Our reading appetites had to be fulfilled by the local lending library for which one had to save 25 paise per week...clothes we wore were modest and often stitched by mother; and again, hanging around her while she stitched, one got an opportunity to feel fabrics and think about design and fashion in one’s own small way.

“Sankoch” – a dash of reticence and shy demeanor was considered to be a weakness then; today maybe such a quality should be rated at a premium. For me, being harsh/ sarcastic with words and even being very vocal is a sign of aggression of which I am guilty of at times. Sharing emotions and a part of one’s life with people around was such a support system then; but today a part of being sophisticated and elite is living in your own ivory tower, lonely and even abandoned; no matter how successful you are …. 

What is the measure of happiness? Maybe greater achievements… professionally… or making more money…. The churning goes on…

What about ones conduct in day to day life? How many issues around us are ignored as we do not have the time to interfere, even though the matters tug at our civic/moral sense? We are busy professionals, artistes, writers. It is the government and the administration which has to take care of everything. One will not oppose a corrupt official or a goon for the fear of harassment or simply for the fear of wasting time.

Our driver quietly gave the official in charge of issuing death certificates, some money to expedite the process of obtaining my father’s death certificate. He felt that in the traumatic state of having lost my father recently I should not face the harassment of the application not coming through quickly.... He was trying to protect me; knowing my infamous persona of being a stubborn stickler for rules and having got into trouble often with many; including an errant builder, a road rage aggressor, government departments where I had to invoke the RTI to get to the base of the problem, etc. He has patiently driven me to a variety of these offices and has borne my emotional outbursts of exasperation and helplessness often when I had arrived at a dead end; and it was clear to me that my efforts cannot change the so called “system”, after all. I am a "common man" who can never dream to wield the power which could make a difference !!

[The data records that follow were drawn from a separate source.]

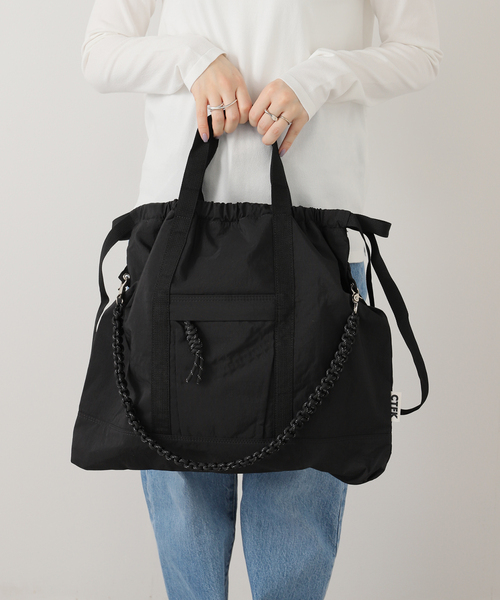 JOINT WORKS（ジョイントワークス）の「CONTROL FREAK/ナイロン3WAYスクエアトート（トートバッグ・レディース・グレー/ブラック・FREE）」の16枚目の写真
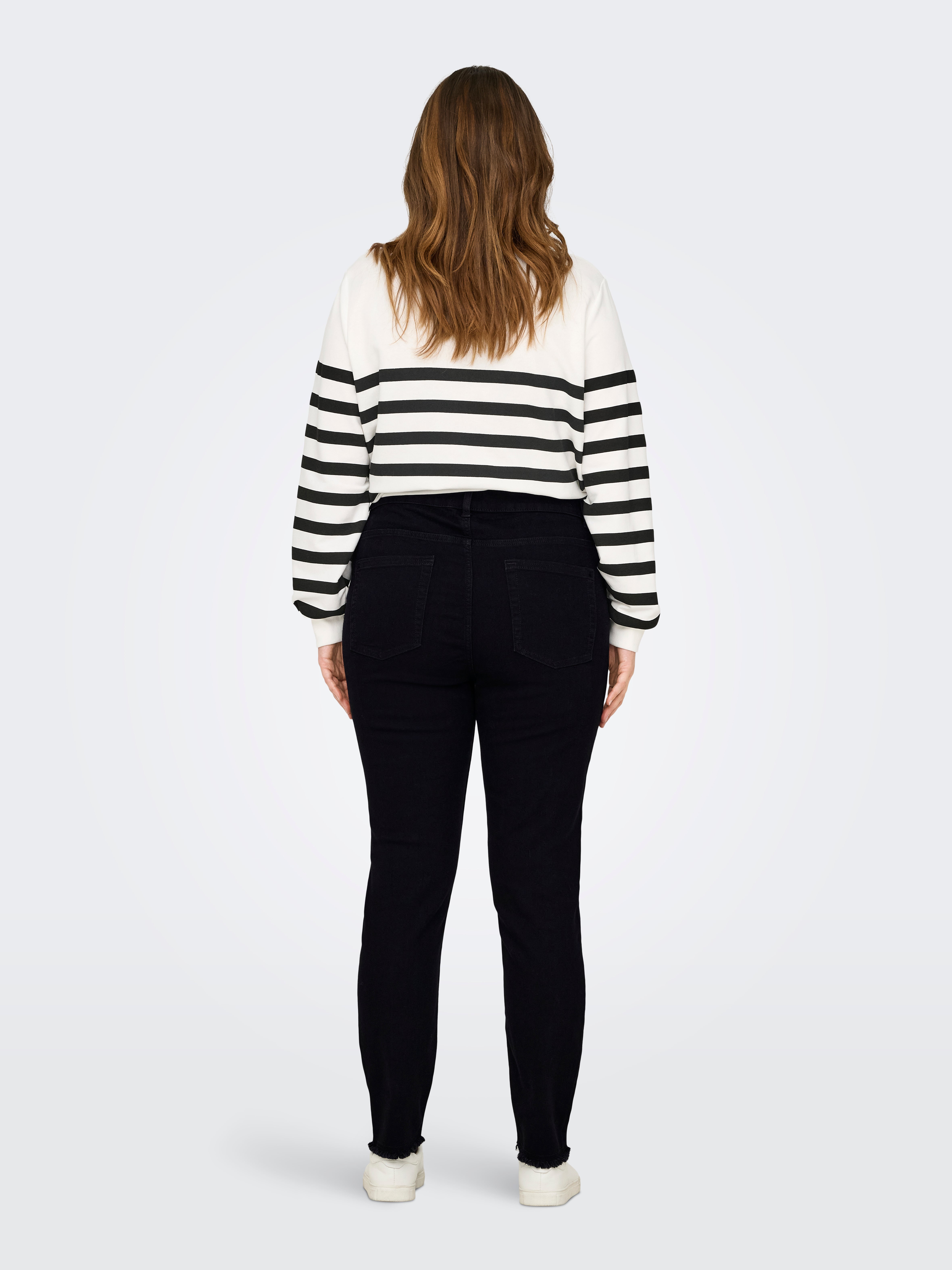 CARHUSH Mittlere Taille Skinny Fit Jeans Black Denim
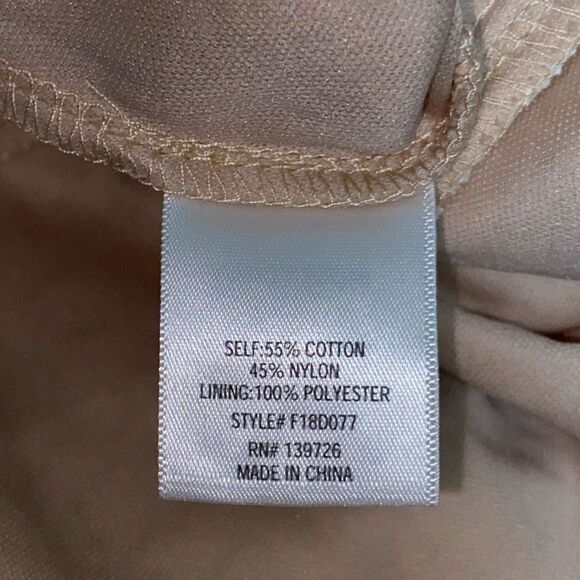 Francesca's Louise Scallop V-Neck Palm Lace A-Line Dress Mini Dress - Picture 10 of 10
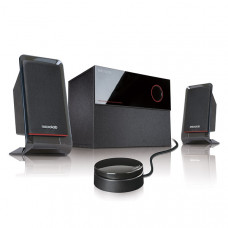 Акустична система MICROLAB M-200 2.1, 40W, mini-jack, чорний
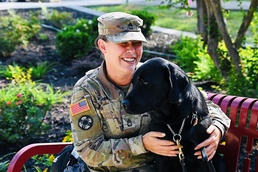 Four-Legged Teammate Joins the BJACH Behavioral Health Department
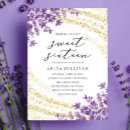 Recherche de lavender 16ans anniversaire invitations Lavande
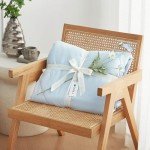 Cozy Bliss Cooling Comforter Queen Size, Cooling Blankets for Hot Sleepers and Night Sweats, Blue Summer Comforter for Queen Size Bed, Breathable Soft Lightweight Silk Smooth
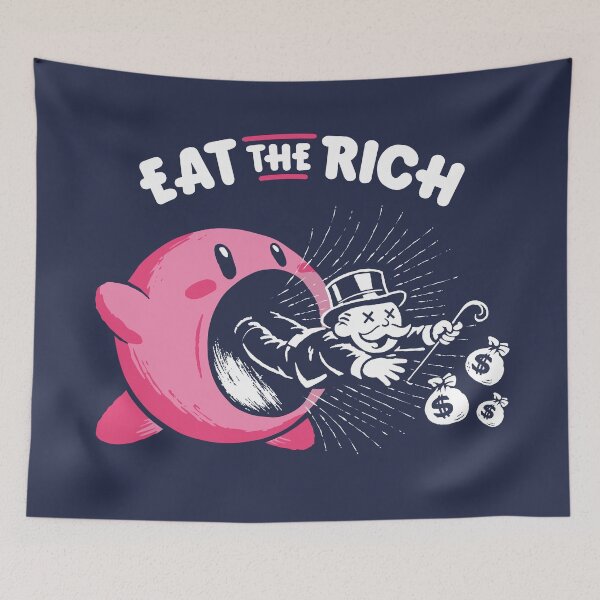 Item preview, Eat The Rich - Protest - Cute Money Bags designed and sold by therocketman.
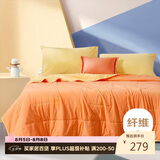 富安娜被子夏凉被 水洗棉裸睡夏季空调被 免被套双人夏被3斤230x229cm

The result is that my driver, my friends and my girls always worry for my safety; but I have not missed to notice that the girls have imbibed a streak of being upright with their morals and conscience. I am not an achiever or a "success" in any popular sense of the word. But yes, I feel no less successful than any of the so called “successful” celebrities. I take great pride and solace in the knowledge that I work very hard in my profession, do my best to be on the right side of my conscience and enjoy every person and every small bit of happiness that comes my way; I share my life unabashedly with all around me… and I still dare to trust and take every one at face value… 

I, for sure, am not a mal nourished soul.